___ AUSGEWÄHLTER AUSZUG
# Methode toString



## thor_norsk (3. Dez 2021)

Guten Morgen, 
ich Weiß nicht warum ich toString() überschreiben soll?

*Aufgabe: *Sie haben von einer selbst erstellten Klasse eine weitere Klasse abgeleitet. In der abgeleiteten Klasse haben Sie die Methode toString() überschrieben. In der Basisklasse dagegen nicht.
Können Sie die Methode toString() der Basisklasse in der abgeleiteten Klasse mit der Referenz super aufrufen? Wenn ja,  was liefert Ihnen diese Methode?

*Laut Internet*: Alle *Java*-Objekte verfügen über die *toString*()-Methode, da sie von Objekt vererbt wird. *toString*() liefert eine eindeutige Kennung eines Objekts in Form eines Strings zurück. Für eine nachvollziehbare und selbst erklärende Kennung sollten wir *toString*() in unseren Klassen überschreiben.

*Meine Antwort:* Man kann mit der Referenz super,  toString() der Basisklasse aufrufen, aber man bekommt irgendwelche Werte die nicht überschrieben sind von der Basis Klasse??? 

Es wäre super, wenn jemand mir erklären könnte was genau passiert, damit ich den Sachverhalt bzw den Ablauf richtig verstehe.

*Danke.*


----------



## mihe7 (3. Dez 2021)

Die Wurzel der Klassenhierarchie bildet die Klasse java.lang.Object. Diese hat die Methode toString() definiert. Alle anderen Klassen sind direkt oder indirekt von der Klasse Object abgeleitet. Hat eine Klasse die Methdoe toString() nicht überschrieben, erbt sie diese von ihrer Superklasse. Diese Kette endet spätestens bei java.lang.Object.

Heißt: der Aufruf von super.toString() liefert das Ergebnis der von der Basisklasse verwendeten Implementierung von toString(). Da die Basisklasse die Methode nicht überschreibt, handelt es sich um eine Implementierung einer Superklasse der Basisklasse. Wurde in der Klassenhierarchie nirgends die Methode toString() überschrieben, wird die Implementierung der Klasse java.lang.Object verwendet und die liefert die eindeutige Kennung, wie Du sie oben beschrieben hast.


----------



## M.L. (3. Dez 2021)

Überschreiben muss man die Vorgabe übrigens nicht, aber eine hexadezimale Ausgabe ist wohl etwas schwerer zu interpretieren... S.a. die original Implementierung der toString-Methode ( https://docs.oracle.com/javase/7/docs/api/java/lang/Object.html ) : [CODE lang="java" title="Code"]getClass().getName() + '@' + Integer.toHexString(hashCode())[/CODE]


----------
______
___ DATENSATZ
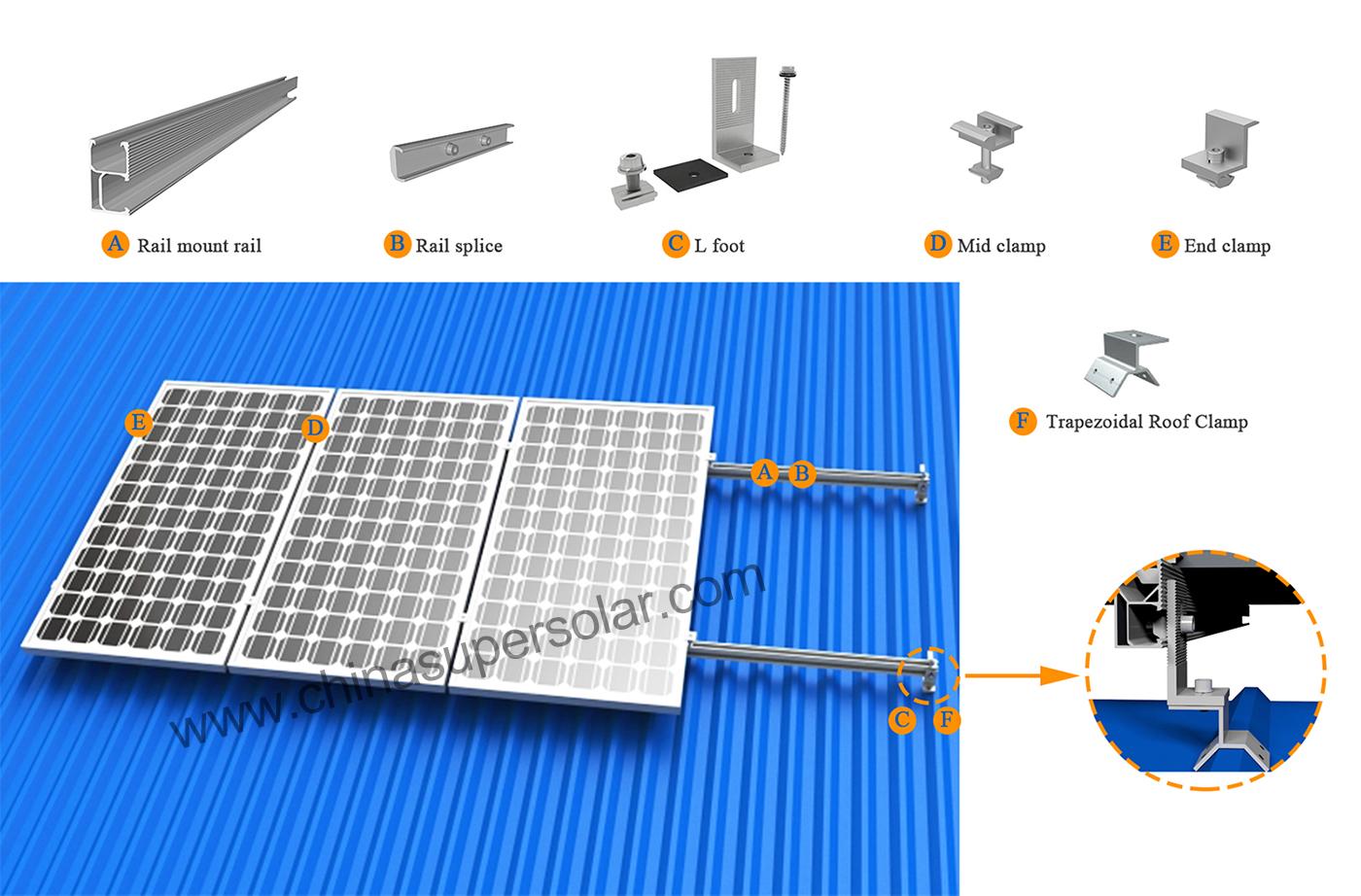 A Rail mount rail

B Rail splice

C L foot

D Mid clamp

E End clamp

F Trapezoidal Roof Clamp

E

D

A

B

C

F

www.chinasupersolar.com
______
ZIEL DER ÜBUNG
Gib aus der Diskussion über die Methode toString den Teil wörtlich aus, der mit den Worten „## thor_norsk (3.“ einsetzt und mit „Ihnen diese Methode?“ schließt.

LÖSUNG DER ÜBUNG
## thor_norsk (3. Dez 2021)

Guten Morgen, 
ich Weiß nicht warum ich toString() überschreiben soll?

*Aufgabe: *Sie haben von einer selbst erstellten Klasse eine weitere Klasse abgeleitet. In der abgeleiteten Klasse haben Sie die Methode toString() überschrieben. In der Basisklasse dagegen nicht.
Können Sie die Methode toString() der Basisklasse in der abgeleiteten Klasse mit der Referenz super aufrufen? Wenn ja,  was liefert Ihnen diese Methode?